• **What you need to do**:
A) Decide whether each statement agrees with the essay on depression below. Answer yes or no for each, and quote the words from the essay that settle it. (i) The writer watched Girl, Interrupted. (ii) The writer dropped out of college two months before finishing. (iii) After graduating, the writer went back home to Bangalore.
B) Reproduce the part of the essay on depression below starting at "I was cutting" and ending at "my own skin.".
C) Answer these questions using the essay on depression below:
(i) Which year does the writer call unusually bad?
(ii) For how long did the writer go without sleeping or eating?
(iii) Which two pieces of work did the writer complete before graduating?

• **Text excerpt**:

2014 was an unusually bad year for me. I was battling depression even as January overwhelmed me with new possibilities, but that huge tidal wave that promised to wash away the remnants of depression only drowned me in it. A lot of people have been speaking up about depression lately. I read about Deepika Padukone’s experience, I watched Girl, Interrupted and To Write Love On Her Arms. I was struggling to relate and to be reassured I wasn’t the same.
There is something about depression that makes me want to desperately feel like everyone else and at the same time reject them because I like being the weird one. I was on a downward spiral that year and while it started off like every other time for no reason at all, I felt myself drowning with a significant change in my life. I was at the top of the class, loved being in college, had an unbelievably great relationship with a great guy and had come out of the shell I was encased in my whole life. But the emptiness came nevertheless, out of nowhere and then it carved a deeper pit when I lost what was keeping my neck above the water. My highs got higher and my lows got lower. I would dress to party on one day and find it difficult to crawl out of my bed on another.
I was cutting myself, strategic cuts high up my thigh and my pink shiny blade was always in my bag. I let myself sweat it out everyday till I felt like I would drop. I did not sleep or eat for more than a month. The idea of sleeping was a painful experience as I writhed and convulsed on my bed trying to crawl out of my own skin.
Every time I thought things couldn’t get worse they did, in ways I never imagined possible. I wanted to drop out of college with two months left to it, but I managed nevertheless. The only thing that kept me sane all my life was my writing and I wanted to jump and feel a free-fall every time I sat in front of a blank page with words that refused to form. But I still wrote a research paper and completed a writing project. I graduated top of my class, but I went back home to Bangalore and spent day after day doing nothing as my friends took up jobs and went to college.

• **Data provided**:

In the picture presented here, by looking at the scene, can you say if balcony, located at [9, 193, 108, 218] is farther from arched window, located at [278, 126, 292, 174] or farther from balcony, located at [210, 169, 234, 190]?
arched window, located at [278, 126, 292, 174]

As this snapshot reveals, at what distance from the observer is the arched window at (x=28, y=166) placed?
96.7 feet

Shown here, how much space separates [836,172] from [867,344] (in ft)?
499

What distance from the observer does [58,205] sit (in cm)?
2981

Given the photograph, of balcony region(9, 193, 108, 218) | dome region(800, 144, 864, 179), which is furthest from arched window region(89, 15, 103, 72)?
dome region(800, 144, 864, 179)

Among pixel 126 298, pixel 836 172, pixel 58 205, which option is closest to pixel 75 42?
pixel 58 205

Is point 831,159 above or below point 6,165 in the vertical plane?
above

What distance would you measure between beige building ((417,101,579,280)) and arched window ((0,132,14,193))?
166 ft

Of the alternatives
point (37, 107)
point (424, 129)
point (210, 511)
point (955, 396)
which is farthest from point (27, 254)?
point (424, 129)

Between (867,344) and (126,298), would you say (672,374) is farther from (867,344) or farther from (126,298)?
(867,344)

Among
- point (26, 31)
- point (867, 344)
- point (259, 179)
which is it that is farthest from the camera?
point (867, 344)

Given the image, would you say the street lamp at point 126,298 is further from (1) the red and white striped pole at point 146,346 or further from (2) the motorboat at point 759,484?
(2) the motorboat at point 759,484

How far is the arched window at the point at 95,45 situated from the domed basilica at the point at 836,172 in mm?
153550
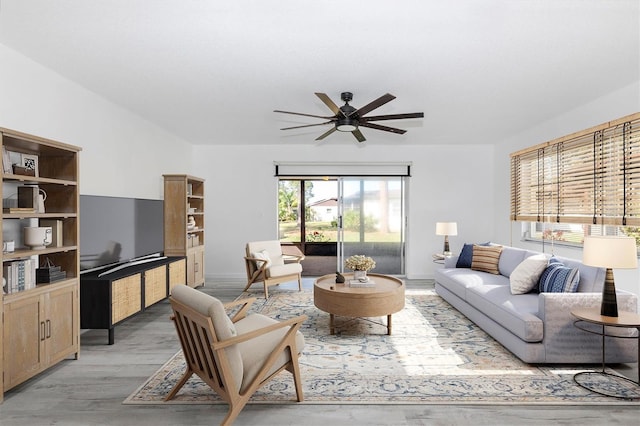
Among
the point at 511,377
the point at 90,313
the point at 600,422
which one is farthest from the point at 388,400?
the point at 90,313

• **Answer set**:
A)
(i) Yes: "I watched Girl, Interrupted and To Write Love On Her Arms"
(ii) No: "I wanted to drop out of college with two months left to it, but I managed nevertheless."
(iii) Yes: "I went back home to Bangalore"

B)
I was cutting myself, strategic cuts high up my thigh and my pink shiny blade was always in my bag. I let myself sweat it out everyday till I felt like I would drop. I did not sleep or eat for more than a month. The idea of sleeping was a painful experience as I writhed and convulsed on my bed trying to crawl out of my own skin.

C)
(i) 2014
(ii) More than a month
(iii) A research paper and a writing project